— Written exercise —
In the data below, copy out word for word the stretch from the line containing "Among point 518,500" through the line containing "1789 millimetres", including both of those lines.

— Dataset extract —

>>>>

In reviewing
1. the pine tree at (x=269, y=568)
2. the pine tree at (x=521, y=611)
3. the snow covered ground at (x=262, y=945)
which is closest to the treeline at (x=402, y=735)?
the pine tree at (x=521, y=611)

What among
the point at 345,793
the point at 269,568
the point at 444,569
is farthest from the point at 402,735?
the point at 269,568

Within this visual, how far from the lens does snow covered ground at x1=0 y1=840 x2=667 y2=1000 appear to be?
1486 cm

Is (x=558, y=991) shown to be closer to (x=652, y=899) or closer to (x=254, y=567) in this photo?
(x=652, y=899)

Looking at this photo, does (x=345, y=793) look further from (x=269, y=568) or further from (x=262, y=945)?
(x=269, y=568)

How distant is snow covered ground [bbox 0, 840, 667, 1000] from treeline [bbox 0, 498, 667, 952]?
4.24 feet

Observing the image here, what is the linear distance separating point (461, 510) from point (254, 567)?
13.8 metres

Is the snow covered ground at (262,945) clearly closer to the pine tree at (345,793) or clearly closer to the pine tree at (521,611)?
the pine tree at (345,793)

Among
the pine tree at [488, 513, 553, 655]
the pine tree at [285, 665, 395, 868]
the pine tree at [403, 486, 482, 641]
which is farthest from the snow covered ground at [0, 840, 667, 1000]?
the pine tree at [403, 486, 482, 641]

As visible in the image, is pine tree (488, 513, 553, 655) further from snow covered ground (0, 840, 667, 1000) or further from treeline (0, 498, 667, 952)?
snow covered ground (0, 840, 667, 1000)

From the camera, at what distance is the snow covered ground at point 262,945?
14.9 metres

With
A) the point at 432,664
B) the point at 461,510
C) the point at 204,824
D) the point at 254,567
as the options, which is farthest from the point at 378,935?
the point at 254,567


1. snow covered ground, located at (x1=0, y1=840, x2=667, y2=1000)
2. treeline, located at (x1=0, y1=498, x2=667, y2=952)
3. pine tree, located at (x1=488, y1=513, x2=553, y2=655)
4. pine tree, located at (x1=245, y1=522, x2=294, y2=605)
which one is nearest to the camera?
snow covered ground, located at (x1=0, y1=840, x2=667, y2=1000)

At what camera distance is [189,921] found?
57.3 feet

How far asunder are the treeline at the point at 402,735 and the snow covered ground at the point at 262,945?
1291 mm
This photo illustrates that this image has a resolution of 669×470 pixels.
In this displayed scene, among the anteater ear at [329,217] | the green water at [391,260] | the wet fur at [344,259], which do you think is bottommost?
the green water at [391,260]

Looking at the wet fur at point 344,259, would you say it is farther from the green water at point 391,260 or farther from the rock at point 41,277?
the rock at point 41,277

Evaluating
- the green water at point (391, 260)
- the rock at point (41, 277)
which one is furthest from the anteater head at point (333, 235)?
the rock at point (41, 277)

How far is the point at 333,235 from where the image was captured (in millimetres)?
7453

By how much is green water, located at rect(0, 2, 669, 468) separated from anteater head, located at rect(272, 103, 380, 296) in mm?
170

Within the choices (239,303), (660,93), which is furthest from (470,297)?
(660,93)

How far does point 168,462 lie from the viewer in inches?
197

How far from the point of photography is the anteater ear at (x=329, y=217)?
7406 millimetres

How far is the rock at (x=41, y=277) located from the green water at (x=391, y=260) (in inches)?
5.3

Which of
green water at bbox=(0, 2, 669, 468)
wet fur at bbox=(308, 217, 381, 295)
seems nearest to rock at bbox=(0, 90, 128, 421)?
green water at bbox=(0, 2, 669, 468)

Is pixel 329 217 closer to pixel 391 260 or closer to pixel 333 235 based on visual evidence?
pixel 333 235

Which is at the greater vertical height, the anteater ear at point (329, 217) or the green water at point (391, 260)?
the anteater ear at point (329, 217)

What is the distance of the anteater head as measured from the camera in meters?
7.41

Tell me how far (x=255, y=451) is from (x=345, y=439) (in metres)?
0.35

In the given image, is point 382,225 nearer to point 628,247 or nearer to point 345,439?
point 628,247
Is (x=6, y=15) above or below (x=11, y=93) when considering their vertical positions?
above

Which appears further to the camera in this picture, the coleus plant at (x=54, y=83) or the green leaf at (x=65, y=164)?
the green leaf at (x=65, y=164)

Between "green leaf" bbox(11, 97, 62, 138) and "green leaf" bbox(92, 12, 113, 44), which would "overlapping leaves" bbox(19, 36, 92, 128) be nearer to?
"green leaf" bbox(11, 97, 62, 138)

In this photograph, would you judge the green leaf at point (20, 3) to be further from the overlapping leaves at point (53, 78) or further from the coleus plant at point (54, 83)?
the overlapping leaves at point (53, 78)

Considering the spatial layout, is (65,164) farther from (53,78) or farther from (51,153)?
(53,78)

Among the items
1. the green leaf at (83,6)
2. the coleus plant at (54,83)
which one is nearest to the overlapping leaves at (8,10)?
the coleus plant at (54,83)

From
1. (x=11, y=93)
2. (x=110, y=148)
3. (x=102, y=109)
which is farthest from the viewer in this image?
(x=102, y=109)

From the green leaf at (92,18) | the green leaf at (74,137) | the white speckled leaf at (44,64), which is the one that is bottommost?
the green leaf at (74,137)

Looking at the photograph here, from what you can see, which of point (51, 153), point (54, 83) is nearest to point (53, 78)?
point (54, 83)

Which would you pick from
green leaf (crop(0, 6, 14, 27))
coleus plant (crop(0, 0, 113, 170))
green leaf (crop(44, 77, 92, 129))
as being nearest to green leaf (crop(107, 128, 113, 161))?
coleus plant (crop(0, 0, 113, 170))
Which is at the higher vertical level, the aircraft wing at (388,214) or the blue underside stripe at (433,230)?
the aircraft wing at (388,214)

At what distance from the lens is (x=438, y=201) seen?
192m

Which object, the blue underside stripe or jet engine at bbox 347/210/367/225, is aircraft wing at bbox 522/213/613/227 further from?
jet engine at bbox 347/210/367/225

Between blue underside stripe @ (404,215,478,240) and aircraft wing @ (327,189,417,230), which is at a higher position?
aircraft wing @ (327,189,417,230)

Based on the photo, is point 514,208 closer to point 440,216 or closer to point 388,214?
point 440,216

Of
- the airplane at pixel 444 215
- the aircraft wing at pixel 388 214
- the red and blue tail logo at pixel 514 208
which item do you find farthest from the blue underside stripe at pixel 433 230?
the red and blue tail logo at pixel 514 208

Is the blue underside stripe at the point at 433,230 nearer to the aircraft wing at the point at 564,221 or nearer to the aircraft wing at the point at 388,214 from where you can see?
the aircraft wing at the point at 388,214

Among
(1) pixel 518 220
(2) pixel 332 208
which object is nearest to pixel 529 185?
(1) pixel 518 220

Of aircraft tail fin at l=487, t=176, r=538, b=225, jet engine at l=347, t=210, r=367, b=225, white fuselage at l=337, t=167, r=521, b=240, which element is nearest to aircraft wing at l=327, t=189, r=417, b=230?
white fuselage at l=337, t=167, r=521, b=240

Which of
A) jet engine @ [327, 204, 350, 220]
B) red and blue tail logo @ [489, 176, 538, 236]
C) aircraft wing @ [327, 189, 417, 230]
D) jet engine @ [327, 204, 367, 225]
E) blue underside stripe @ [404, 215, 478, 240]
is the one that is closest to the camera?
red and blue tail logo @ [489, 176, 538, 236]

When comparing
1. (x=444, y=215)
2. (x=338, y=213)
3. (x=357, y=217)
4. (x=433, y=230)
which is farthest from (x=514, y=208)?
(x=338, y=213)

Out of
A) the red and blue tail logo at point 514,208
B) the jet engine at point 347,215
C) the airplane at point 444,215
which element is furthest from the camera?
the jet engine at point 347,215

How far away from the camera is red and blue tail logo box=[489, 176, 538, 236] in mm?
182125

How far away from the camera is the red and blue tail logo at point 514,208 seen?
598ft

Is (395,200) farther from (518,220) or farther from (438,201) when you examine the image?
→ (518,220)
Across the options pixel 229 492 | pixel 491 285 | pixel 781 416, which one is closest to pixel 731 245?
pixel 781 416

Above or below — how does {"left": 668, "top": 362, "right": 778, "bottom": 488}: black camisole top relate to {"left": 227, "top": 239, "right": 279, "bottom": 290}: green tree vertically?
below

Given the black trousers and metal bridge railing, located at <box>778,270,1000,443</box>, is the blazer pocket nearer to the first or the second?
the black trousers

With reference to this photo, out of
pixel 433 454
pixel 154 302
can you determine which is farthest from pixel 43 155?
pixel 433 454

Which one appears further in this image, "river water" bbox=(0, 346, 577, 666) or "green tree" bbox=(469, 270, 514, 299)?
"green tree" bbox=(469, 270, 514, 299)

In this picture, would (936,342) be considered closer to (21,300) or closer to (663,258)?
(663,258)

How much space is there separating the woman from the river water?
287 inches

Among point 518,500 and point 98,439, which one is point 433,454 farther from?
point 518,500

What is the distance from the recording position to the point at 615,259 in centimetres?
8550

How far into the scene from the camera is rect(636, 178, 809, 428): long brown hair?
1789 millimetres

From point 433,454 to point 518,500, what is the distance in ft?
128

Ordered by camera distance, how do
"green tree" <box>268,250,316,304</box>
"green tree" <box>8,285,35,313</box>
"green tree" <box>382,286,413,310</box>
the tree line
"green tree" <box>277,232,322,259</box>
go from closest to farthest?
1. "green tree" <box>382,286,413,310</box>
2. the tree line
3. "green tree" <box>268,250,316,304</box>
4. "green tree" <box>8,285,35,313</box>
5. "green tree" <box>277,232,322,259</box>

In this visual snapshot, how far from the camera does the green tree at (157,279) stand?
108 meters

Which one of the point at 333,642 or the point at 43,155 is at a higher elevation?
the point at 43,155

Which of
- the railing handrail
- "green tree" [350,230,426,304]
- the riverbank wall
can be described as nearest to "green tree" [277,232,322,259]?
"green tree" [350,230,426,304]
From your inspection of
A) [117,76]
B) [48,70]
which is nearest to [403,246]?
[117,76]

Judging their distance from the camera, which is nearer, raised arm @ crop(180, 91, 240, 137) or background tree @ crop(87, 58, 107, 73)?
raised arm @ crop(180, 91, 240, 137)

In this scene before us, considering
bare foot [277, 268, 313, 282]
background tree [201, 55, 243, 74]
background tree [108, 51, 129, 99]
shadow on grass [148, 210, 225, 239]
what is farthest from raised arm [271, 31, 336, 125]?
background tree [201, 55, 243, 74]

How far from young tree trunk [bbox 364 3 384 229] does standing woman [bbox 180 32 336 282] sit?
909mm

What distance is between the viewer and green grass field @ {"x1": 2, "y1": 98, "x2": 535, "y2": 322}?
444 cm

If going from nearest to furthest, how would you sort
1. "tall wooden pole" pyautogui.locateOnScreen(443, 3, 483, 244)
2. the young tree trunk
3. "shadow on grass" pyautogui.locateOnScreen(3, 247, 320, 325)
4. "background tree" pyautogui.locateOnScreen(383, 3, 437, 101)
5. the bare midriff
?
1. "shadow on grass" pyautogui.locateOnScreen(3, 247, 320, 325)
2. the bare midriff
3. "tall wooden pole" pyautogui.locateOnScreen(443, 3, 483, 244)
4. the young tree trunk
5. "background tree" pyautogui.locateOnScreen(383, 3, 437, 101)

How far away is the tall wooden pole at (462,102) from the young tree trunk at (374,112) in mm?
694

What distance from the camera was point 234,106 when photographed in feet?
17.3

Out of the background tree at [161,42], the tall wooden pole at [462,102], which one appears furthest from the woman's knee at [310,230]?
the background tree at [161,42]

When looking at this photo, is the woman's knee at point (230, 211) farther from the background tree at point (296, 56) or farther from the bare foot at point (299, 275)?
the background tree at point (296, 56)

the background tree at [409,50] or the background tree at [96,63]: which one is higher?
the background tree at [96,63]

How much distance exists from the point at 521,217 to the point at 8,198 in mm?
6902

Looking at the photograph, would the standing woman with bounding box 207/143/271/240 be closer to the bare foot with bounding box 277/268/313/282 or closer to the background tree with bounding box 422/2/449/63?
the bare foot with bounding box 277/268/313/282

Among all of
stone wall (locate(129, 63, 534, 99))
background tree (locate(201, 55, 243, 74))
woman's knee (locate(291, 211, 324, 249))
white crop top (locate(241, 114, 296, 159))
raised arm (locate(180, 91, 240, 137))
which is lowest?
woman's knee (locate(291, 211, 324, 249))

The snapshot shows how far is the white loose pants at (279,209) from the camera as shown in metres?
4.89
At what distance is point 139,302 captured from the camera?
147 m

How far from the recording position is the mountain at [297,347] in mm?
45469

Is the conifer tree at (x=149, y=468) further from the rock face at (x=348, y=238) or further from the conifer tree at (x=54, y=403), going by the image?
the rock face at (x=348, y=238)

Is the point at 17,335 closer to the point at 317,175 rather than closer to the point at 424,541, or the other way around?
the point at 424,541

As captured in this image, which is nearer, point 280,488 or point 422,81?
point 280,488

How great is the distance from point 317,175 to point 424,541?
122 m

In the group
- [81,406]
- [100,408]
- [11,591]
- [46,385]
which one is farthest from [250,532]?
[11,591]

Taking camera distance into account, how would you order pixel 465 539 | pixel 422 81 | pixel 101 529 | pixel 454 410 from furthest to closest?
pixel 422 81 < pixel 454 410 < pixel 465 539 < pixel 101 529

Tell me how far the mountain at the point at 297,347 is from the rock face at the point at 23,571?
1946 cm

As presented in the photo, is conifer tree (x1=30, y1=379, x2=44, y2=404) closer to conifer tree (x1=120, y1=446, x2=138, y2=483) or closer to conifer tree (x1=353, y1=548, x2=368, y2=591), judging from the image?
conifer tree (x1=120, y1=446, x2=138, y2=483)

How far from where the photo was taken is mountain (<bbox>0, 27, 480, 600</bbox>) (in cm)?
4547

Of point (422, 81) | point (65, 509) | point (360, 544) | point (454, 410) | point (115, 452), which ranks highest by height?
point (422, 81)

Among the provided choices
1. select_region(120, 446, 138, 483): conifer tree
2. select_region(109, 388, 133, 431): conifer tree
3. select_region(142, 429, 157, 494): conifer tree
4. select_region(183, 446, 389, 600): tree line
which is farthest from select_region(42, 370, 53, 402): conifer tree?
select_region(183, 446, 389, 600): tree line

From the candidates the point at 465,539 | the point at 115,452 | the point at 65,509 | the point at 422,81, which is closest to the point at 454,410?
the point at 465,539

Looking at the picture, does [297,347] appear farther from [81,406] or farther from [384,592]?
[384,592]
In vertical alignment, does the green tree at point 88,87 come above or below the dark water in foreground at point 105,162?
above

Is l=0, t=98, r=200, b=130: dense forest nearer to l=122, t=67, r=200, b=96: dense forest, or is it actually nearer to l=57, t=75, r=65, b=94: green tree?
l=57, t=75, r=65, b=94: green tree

<<<<

— Solution for this exercise —
Among point 518,500 and point 98,439, which one is point 433,454 farther from?
point 518,500

What is the distance from the recording position to the point at 615,259 in centimetres?
8550

How far into the scene from the camera is rect(636, 178, 809, 428): long brown hair?
1789 millimetres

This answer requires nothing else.